──────── Texto extraído ────────

Lecturas:

Éxodo12, 1-8. 11-14  –  Salmo  115  –  1ª Corintios 11, 23-26

Juan 13, 1-15

Antes de la fiesta de la Pascua, sabiendo Jesús que había llegado la hora de pasar de este mundo al Padre, habiendo amado a los suyos que estaban en el mundo, los amó hasta el extremo. Estaban cenando, ya el diablo le había metido en la cabeza a Judas Iscariote, el de Simón, que lo entregara, y Jesús, sabiendo que el Padre había puesto todo en sus manos, que venía de Dios y a Dios volvía, se levanta de la cena, se quita el manto y, tomando una toalla, se la ciñe; luego echa agua en la jofaina y se pone a lavarles los pies a los discípulos, secándoselos con la toalla que se había ceñido.
Llegó a Simón Pedro, y éste le dijo: «Señor, ¿lavarme los pies tú a mí?»
Jesús le replicó: «Lo que yo hago tú no lo entiendes ahora, pero lo comprenderás más tarde.»
Pedro le dijo: «No me lavarás los pies jamás.»
Jesús le contestó: «Si no te lavo, no tienes nada que ver conmigo.»
Simón Pedro le dijo: «Señor, no sólo los pies, sino también las manos y la cabeza.»
Jesús le dijo: «Uno que se ha bañado no necesita lavarse más que los pies, porque todo él está limpio. También vosotros estáis limpios, aunque no todos.»
Porque sabía quién lo iba a entregar, por eso dijo: «No todos estáis limpios.» Cuando acabó de lavarles los pies, tomó el manto, se lo puso otra vez y les dijo: «¿Comprendéis lo que he hecho con vosotros? Vosotros me llamáis «el Maestro» y «el Señor», y decís bien, porque lo soy. Pues si yo, el Maestro y el Señor, os he lavado los pies, también vosotros debéis lavaros los pies unos a otros; os he dado ejemplo para que lo que yo he hecho con vosotros, vosotros también lo hagáis.»

──────── Entradas proporcionadas ────────

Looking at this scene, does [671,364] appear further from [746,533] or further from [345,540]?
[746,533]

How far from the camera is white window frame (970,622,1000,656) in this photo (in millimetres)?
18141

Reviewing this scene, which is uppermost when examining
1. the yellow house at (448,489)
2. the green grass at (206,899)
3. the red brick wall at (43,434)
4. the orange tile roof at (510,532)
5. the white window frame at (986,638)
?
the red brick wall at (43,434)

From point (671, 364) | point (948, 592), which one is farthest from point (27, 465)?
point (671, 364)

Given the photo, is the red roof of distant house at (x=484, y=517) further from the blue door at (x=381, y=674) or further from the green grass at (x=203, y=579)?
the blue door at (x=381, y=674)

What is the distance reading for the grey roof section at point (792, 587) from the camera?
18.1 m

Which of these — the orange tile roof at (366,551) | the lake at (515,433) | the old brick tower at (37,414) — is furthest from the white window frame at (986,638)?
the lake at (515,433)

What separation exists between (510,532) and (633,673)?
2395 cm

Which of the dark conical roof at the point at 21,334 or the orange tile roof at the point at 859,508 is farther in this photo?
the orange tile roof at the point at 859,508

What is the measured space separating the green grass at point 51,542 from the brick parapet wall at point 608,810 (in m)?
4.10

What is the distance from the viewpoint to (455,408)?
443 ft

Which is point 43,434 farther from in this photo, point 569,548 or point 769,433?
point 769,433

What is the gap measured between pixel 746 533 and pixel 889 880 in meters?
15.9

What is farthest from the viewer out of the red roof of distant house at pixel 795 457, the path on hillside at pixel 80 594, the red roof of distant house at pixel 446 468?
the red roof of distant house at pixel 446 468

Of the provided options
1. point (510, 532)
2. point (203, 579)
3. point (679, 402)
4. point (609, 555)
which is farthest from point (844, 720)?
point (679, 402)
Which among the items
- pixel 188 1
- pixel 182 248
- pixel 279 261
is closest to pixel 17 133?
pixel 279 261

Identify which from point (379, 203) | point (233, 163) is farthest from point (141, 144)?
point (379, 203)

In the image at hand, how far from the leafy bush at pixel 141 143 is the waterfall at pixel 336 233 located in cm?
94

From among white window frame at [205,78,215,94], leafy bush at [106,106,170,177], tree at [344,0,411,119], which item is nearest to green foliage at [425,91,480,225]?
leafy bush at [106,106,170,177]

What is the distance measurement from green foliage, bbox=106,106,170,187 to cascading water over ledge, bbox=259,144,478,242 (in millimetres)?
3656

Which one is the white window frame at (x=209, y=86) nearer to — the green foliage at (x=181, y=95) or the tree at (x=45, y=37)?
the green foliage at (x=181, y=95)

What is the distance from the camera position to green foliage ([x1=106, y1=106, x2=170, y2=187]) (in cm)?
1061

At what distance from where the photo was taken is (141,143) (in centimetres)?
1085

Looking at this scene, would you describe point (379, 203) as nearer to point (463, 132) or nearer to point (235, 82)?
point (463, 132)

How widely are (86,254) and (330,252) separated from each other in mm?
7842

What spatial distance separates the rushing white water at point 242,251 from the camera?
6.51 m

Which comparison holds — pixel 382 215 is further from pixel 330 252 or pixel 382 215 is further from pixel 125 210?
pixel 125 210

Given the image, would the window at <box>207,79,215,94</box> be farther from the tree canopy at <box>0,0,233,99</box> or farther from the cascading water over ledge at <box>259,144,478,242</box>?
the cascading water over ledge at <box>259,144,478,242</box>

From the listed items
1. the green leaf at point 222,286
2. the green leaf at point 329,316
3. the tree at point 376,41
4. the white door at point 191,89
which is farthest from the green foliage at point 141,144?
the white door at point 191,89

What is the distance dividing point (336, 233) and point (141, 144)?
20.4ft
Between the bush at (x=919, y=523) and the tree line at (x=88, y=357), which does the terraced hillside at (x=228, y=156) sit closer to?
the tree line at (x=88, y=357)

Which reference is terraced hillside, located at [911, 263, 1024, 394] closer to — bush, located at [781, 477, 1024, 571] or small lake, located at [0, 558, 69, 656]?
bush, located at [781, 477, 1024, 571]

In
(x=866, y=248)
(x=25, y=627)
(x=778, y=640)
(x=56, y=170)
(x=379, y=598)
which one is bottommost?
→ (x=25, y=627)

────────

▶ Reto 1
Según la lectura del Evangelio de Juan, ¿qué se quita Jesús al levantarse de la cena?
▶ Reto 2
Presenta como lista numerada el tramo de las filas que va desde la línea que contiene "Which reference is" hasta el final de las filas, ambos extremos incluidos y sin las líneas en blanco.
Las filas no guardan ninguna relación con el texto.

▶ Respuesta esperada 1
Se quita el manto.

▶ Respuesta esperada 2
1. Which reference is terraced hillside, located at [911, 263, 1024, 394] closer to — bush, located at [781, 477, 1024, 571] or small lake, located at [0, 558, 69, 656]?
2. bush, located at [781, 477, 1024, 571]
3. In
4. (x=866, y=248)
5. (x=25, y=627)
6. (x=778, y=640)
7. (x=56, y=170)
8. (x=379, y=598)
9. which one is bottommost?
10. → (x=25, y=627)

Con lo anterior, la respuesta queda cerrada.